(Stored entries)
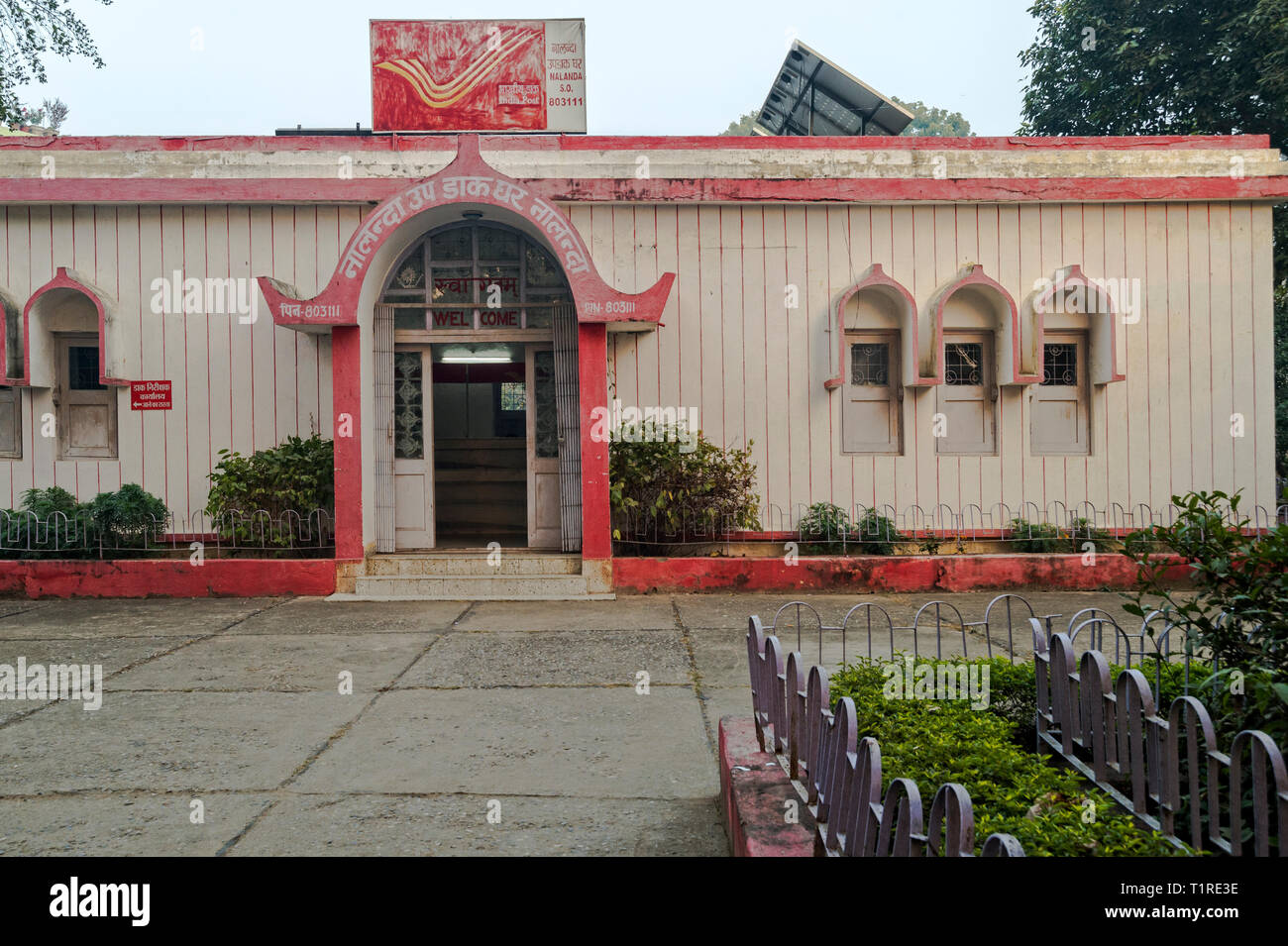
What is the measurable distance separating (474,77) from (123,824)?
9.61m

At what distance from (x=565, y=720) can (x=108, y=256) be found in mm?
8627

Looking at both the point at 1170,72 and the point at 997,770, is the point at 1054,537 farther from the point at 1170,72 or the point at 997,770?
the point at 1170,72

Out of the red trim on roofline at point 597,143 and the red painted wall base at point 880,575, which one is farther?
the red trim on roofline at point 597,143

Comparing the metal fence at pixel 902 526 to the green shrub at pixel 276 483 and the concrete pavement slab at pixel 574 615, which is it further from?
the green shrub at pixel 276 483

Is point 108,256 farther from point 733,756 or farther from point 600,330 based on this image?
point 733,756

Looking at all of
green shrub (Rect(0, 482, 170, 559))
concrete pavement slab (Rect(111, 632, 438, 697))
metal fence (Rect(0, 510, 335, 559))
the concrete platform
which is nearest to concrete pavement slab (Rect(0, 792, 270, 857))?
the concrete platform

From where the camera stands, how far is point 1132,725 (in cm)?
282

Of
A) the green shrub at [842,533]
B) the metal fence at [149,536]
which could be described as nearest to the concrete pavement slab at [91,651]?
the metal fence at [149,536]

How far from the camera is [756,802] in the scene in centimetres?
318

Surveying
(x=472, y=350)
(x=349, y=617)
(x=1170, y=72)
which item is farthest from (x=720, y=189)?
(x=1170, y=72)

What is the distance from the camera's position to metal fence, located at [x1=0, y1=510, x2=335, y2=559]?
934 centimetres

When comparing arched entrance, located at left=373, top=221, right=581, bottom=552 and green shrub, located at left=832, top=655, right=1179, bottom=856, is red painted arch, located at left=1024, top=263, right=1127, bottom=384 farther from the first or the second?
green shrub, located at left=832, top=655, right=1179, bottom=856

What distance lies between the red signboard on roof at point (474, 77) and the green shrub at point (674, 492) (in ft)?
14.0

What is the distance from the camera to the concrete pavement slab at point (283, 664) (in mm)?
5863
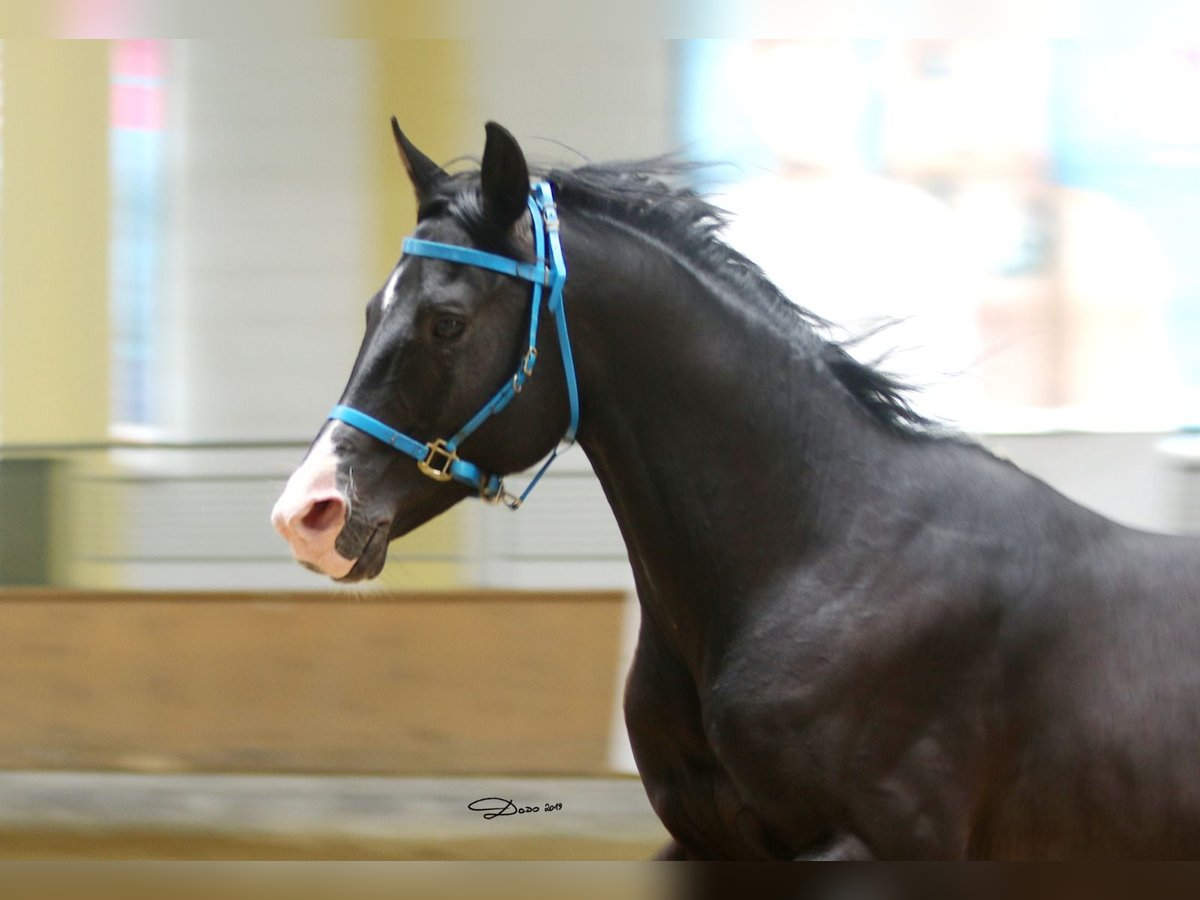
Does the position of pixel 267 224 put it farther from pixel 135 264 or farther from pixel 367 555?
pixel 367 555

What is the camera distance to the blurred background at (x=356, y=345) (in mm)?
6023

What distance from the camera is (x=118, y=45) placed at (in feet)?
23.3

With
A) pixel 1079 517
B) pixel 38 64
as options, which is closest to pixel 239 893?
pixel 1079 517

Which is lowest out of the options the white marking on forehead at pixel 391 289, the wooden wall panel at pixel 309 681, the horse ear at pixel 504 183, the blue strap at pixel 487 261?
the wooden wall panel at pixel 309 681

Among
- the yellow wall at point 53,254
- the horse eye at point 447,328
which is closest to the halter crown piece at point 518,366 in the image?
the horse eye at point 447,328

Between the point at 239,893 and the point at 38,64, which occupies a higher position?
the point at 38,64

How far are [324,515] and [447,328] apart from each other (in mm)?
427

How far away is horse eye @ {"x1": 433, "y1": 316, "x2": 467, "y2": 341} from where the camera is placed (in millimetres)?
2791

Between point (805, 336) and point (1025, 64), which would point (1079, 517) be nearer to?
point (805, 336)

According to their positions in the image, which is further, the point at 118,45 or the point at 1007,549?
the point at 118,45

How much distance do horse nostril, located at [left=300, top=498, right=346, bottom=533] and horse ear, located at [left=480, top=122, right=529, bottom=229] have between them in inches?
24.9

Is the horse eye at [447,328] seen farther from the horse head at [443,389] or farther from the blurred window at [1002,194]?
the blurred window at [1002,194]

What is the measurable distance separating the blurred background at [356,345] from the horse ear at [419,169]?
9.41ft

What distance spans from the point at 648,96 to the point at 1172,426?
2.84 m
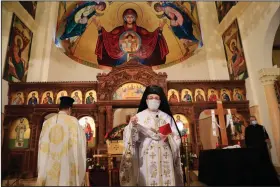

> What is required
Reproduce all of the stored entries above word for word, leaving out the pictures.

> Exercise response
What is the measurable distance separating (474,77) from (123,824)?
9.61m

At what distance from (x=565, y=720) can (x=108, y=256) be found in mm?
8627

Looking at both the point at 1170,72 and the point at 997,770, is the point at 1054,537 farther from the point at 1170,72 or the point at 997,770?
the point at 1170,72

Out of the red trim on roofline at point 597,143 and the red painted wall base at point 880,575, which one is farther?
the red trim on roofline at point 597,143

Comparing the metal fence at pixel 902 526 to the green shrub at pixel 276 483 and the concrete pavement slab at pixel 574 615, which is it further from?
the green shrub at pixel 276 483

Is point 108,256 farther from point 733,756 or farther from point 600,330 based on this image?
point 733,756

Looking at all of
green shrub (Rect(0, 482, 170, 559))
concrete pavement slab (Rect(111, 632, 438, 697))
metal fence (Rect(0, 510, 335, 559))
the concrete platform
which is nearest to concrete pavement slab (Rect(0, 792, 270, 857))?
the concrete platform

From where the camera stands, how far is point 1132,725 (in cm)?
282

Of
A) the green shrub at [842,533]
B) the metal fence at [149,536]
which could be described as nearest to the concrete pavement slab at [91,651]?
the metal fence at [149,536]

How far from the camera is [756,802] in the scene in centimetres?
318

Surveying
(x=472, y=350)
(x=349, y=617)
(x=1170, y=72)
which item is farthest from (x=720, y=189)?
(x=1170, y=72)

What is the distance from the camera's position to metal fence, located at [x1=0, y1=510, x2=335, y2=559]?
934 centimetres

When comparing arched entrance, located at left=373, top=221, right=581, bottom=552 and green shrub, located at left=832, top=655, right=1179, bottom=856, is red painted arch, located at left=1024, top=263, right=1127, bottom=384 farther from the first or the second?
green shrub, located at left=832, top=655, right=1179, bottom=856

What distance lies between the red signboard on roof at point (474, 77) and the green shrub at point (674, 492) (in ft)?
14.0

What is the distance from the camera to the concrete pavement slab at point (283, 664) (in mm)?
5863
Does the position of pixel 267 224 put it farther from pixel 135 264 or farther from pixel 367 555?
pixel 367 555

What is the camera distance to the blurred background at (x=356, y=345) (in mm)?
6023

What distance from the camera is (x=118, y=45) placed at (in feet)?
23.3

With
A) pixel 1079 517
B) pixel 38 64
as options, which is closest to pixel 239 893?
pixel 1079 517

Which is lowest out of the options the white marking on forehead at pixel 391 289, the wooden wall panel at pixel 309 681, the horse ear at pixel 504 183, the blue strap at pixel 487 261?
the wooden wall panel at pixel 309 681

Among
- the yellow wall at point 53,254
- the horse eye at point 447,328
which is closest to the halter crown piece at point 518,366 in the image?
the horse eye at point 447,328

Between the point at 239,893 and the point at 38,64, which occupies a higher position?
the point at 38,64

How far are [324,515] and [447,328] apart from each other (in mm)?
427

How far away is horse eye @ {"x1": 433, "y1": 316, "x2": 467, "y2": 341} from where the camera is placed (in millimetres)?
2791

Between point (805, 336) and point (1025, 64), which would point (1079, 517) be nearer to?
point (805, 336)

According to their positions in the image, which is further, the point at 118,45 or the point at 1007,549?
the point at 118,45

How much distance do horse nostril, located at [left=300, top=498, right=346, bottom=533] and horse ear, located at [left=480, top=122, right=529, bottom=229] have between them in inches?
24.9

Is the horse eye at [447,328] seen farther from the horse head at [443,389] or farther from the blurred window at [1002,194]?
the blurred window at [1002,194]

What is the measurable distance separating the blurred background at [356,345] from the horse ear at [419,169]?
9.41ft

What distance spans from the point at 648,96 to the point at 1172,426?
2.84 m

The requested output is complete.